Tuesday, December 16, 2008

Secret

Big Dog and I are not good gift givers. We're terribly shoppers, so trying to get a gift really stresses us out. Plus, being a non-consumer, I can imagine what stuff other people would like to receive. I enjoy handcrafted gifts -- a poem, a drawing, cookies -- and feel guilty making a happy face and raving about some gadget or clothes others may give me. I know a lot of thought went into it and I am grateful for their kindness, but the truth is, I would be way happier if they had kept their money and made their own lives more pleasant because there is really nothing material I need.

(Okay. My digital camera died this spring and I would love a new one, but I've started sketching interesting scenes now and I keep thinking that I never would have done this if I still had that camera, so...)

Big Dog and I rarely give each other gifts. We don't do special things on special days, either. We do special things when it's convenient.
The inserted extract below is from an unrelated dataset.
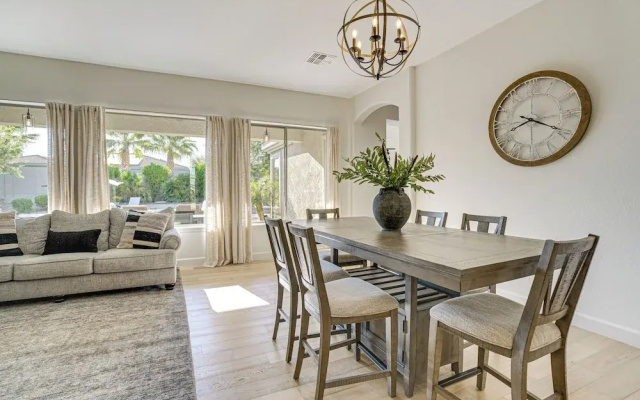 Outdoor Oasis: Spacious Family Escape in Goodyear!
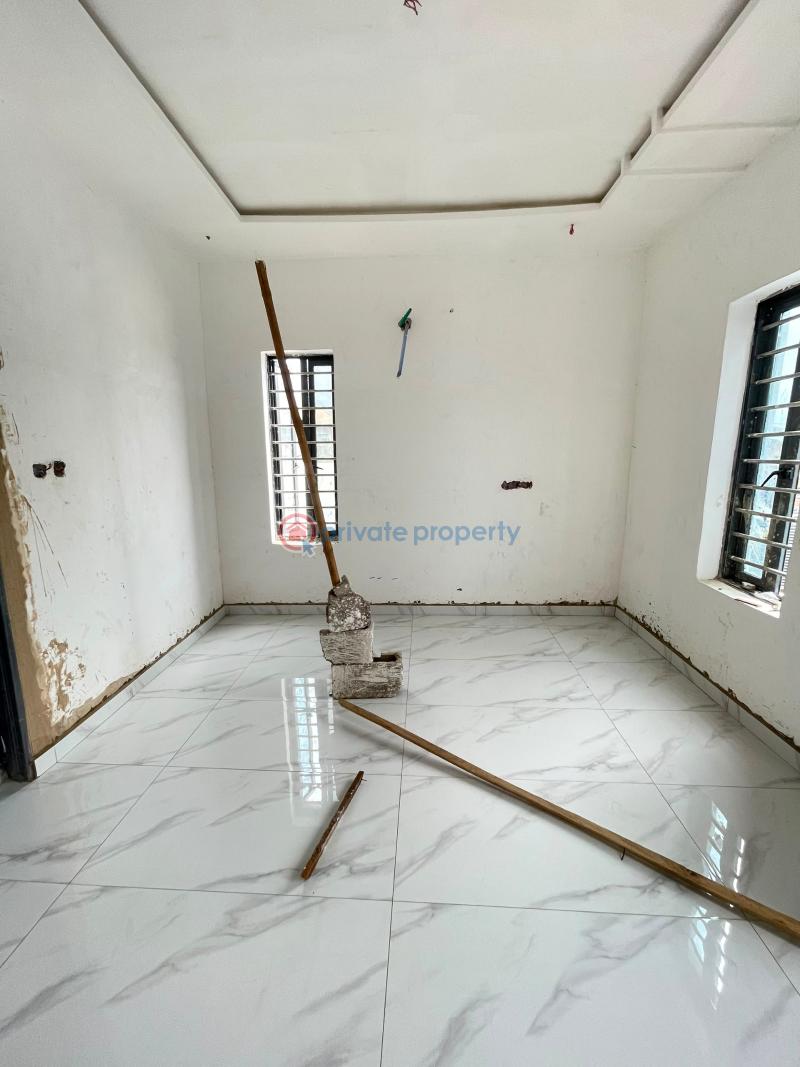 3 bedroom Flat & Apartment For Sale Off Cmd Road Ikosi-ketu Kosofe/Ikosi Lagos - 2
This year, though, I've decided on a little experiment. I am going to be Big Dog's Number One Fan for the rest of the year. From the 15th of December, until the end of the year, he will have his Fan Club of One. I'm going to do everything he wants to do, wholeheartedly. I'm not going to make my druthers known. I will laugh at his jokes as if he were the Maestro of Humor and I hadn't heard them a million times already. I will be thrilled to be with him.

Big Dog won't know about this. It's a secret, so don't tell him. I'm not even sure I'll tell him after the fact. (Will he even notice??)

This experiment/present began yesterday. I never thought of myself as being especially willful or selfish and I always think of myself as being extremely undemanding, so why is this experiment turning out to be so much harder than imagined?